• PAGE EXCERPT
[Start of section]
Unique Pattern Statistic
Although looking at the weights is informative, we could use a more concise measure of how well the network's internal model matches the underlying structure of the environment. We one such measure is plotted in the graph view as the network learns.
This log shows the results of the unique pattern statistic, shown as uniq_pats in the graph), which records the number of unique hidden unit activity patterns that were produced as a result of probing the network with all 10 different types of horizontal and vertical lines (presented individually). Thus, there is a separate testing process which, after each epoch of learning, tests the network on all 10 lines, records the resulting hidden unit activity patterns (with the kWTA parameter set to 1, though this is not critical due to the flexibility of the average-based kWTA function), and then counts up the number of unique such patterns (subject to thresholding so we only care about binary patterns of activity).
The logic behind this measure is that if each line is encoded by (at least) one distinct hidden unit, then this will show up as a unique pattern. If, however, there are units that encode two or more lines together (which is not a good model of this environment), then this will not result in a unique representation for these lines, and the resulting measure will be lower. Thus, to the extent that this statistic is less than 10, the internal model produced by the network does not fully capture the underlying independence of each line from the other lines. Note, however, that the unique pattern statistic does not care if multiple hidden units encode the same line (i.e., if there is redundancy across different hidden units) -- it only cares that the same hidden unit not encode two different lines.
You should have seen on this run that the model produced a perfect internal model according to this statistic, which accords well with our analysis of the weight patterns. To get a better sense of how well the network learns in general, you can run a batch of 8 training runs starting with a different set of random initial weights each time.
- Press Batch Init and Batch Run in the control panel to run. You probably want to turn off the network Display again. When it is done, you can click on the .T3Tab.BatchOutputData tab to view the results.
After the 8 training runs, the batch view shows summary statistics about the average (mean), maximum, and minimum of the unique pattern statistic at the end of each network training run. The last column contains a count of the number of times that a "perfect 10" on the unique pattern statistic was recorded. You should get a perfect score for all 8 runs.
Parameter Manipulations
Now, let's explore the effects of some of the parameters in the control panel. First, let's manipulate the wt_sig.gain parameter, which should affect the contrast (and therefore selectivity) of the unit's weights.
- Set wt_sig.gain to 1 instead of 6, Apply, and Batch Init, Run the network.
Question 4.6 (a) What statistics for the number of uniquely represented lines did you obtain? (b) In what ways were the final weight patterns shown in the weight grid log different from the default case? (c) Explain how these two findings of hidden unit activity and weight patterns are related, making specific reference to the role of selectivity in self-organizing learning.
- Set wt_sig.gain back to 6, change wt_sig.off from 1.25 to 1, Apply, and run a Batch. To make the effects of this parameter more dramatic, lower wt_sig.off to .75 and Batch again.
[End of section]
• DATASET EXCERPT
[Start of section]
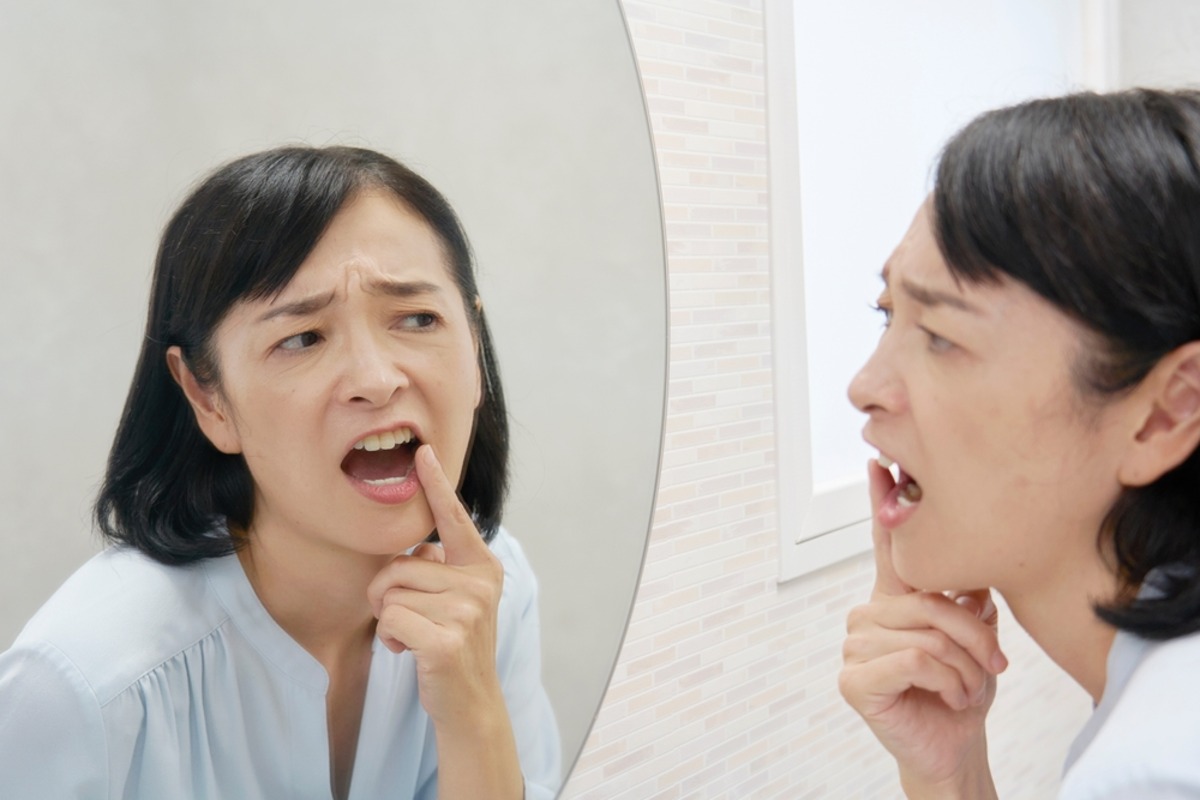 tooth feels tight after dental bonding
[End of section]
• TASKS TO COMPLETE
**A.** Using the excerpt on the unique pattern statistic, decide whether each statement agrees with it. Give yes or no, and quote the words that decide it.
(i) The unique pattern statistic counts against the network when several hidden units encode the same line.
(ii) After each epoch of learning, a separate testing process probes the network with all 10 lines.
(iii) After the 8 training runs, the batch view reports the mean, maximum, and minimum of the unique pattern statistic.
**B.** In the excerpt on the unique pattern statistic, what is the kWTA parameter set to when the hidden unit activity patterns are recorded?
**C.** Pick up the excerpt on the unique pattern statistic after its last sentence and keep writing it.

• ANSWERS GIVEN
**A.**
(i) No: "the unique pattern statistic does not care if multiple hidden units encode the same line"
(ii) Yes: "after each epoch of learning, tests the network on all 10 lines"
(iii) Yes: "shows summary statistics about the average (mean), maximum, and minimum of the unique pattern statistic"

**B.** It is set to 1.

**C.**
Question 4.7 (a) What statistics did you obtain for these two cases (1 and .75)? (b) Was there a noticeable change in the weight patterns compared to the default case? (Hint: Consider what the unique pattern statistic is looking for). (c) Explain these results in terms of the effects of wt_sig.off as adjusting the threshold for where correlations are enhanced or decreased as a function of the wt_sig.gain contrast enhancement mechanism. (d) Again, explain why this is important for self-organizing learning.
- Set wt_sig.off back to 1.25 (or hit Defaults).
Now, let's consider the savg_cor.cor parameter, which controls the amount of renormalization of the weight values based on the expected activity level in the sending layer. A value of 1 in this parameter will make the weights increase more rapidly, as they are driven to a larger maximum value (equation 4.18). A value of 0 will result in smaller weight increases. As described before, smaller values of savg_cor.cor are appropriate when we want the units to have more selective representations, while larger values are more appropriate for more general or categorical representations. Thus, using a smaller value of this parameter should help to prevent units from developing less selective representations of multiple lines. This is why we have a default value of .5 for this parameter.
- Switch to using a savg_cor.cor value of 1, and then Batch Run the network.
You should observe results very similar to those when you decreased wt_sig.off -- both of these manipulations reduce the level of correlation that is necessary to produce strong weights.
- Set savg_cor.cor back to .5, and then set rnd.mean to .5.
This sets the initial random weight values to have a mean value of .5 instead of .25.
- Batch run the network, and pay particular attention to the weights.}
You should see that this ended up eliminating the loser units, so that every unit now codes for a line. This result illustrates one of the interesting details about self-organizing learning. In general, the CPCA rule causes weights to increase for those input units that are active, and decrease for those that are not. However, this qualitative pattern is modulated by the soft weight bounding property discussed earlier --- larger weights increase less rapidly and decrease more rapidly, and vice versa for smaller weights.
When we start off with larger weight values, the amount of weight decrease will be large relative to the amount of increase. Thus, hidden units that were active for a given pattern will subsequently receive less net input for a similar but not identical pattern (i.e., a pattern containing 1 of the 2 lines in common with the previous pattern), because the weights will have decreased substantially to those units that were off in the original pattern but on in the subsequent one. This decreased probability of reactivation means that other, previously inactive units will be more likely to be activated, with the result that all of the units end up participating. This can sometimes be a useful effect if the network is not drawing in sufficient numbers of units, and just a few units are "hogging" all of the input patterns.
Finally, let's manipulate the learning rate parameter \verb\lrate\.
- First, set rnd.mean back to .25, and then set lrate to .1 instead of .01 and do a Batch run.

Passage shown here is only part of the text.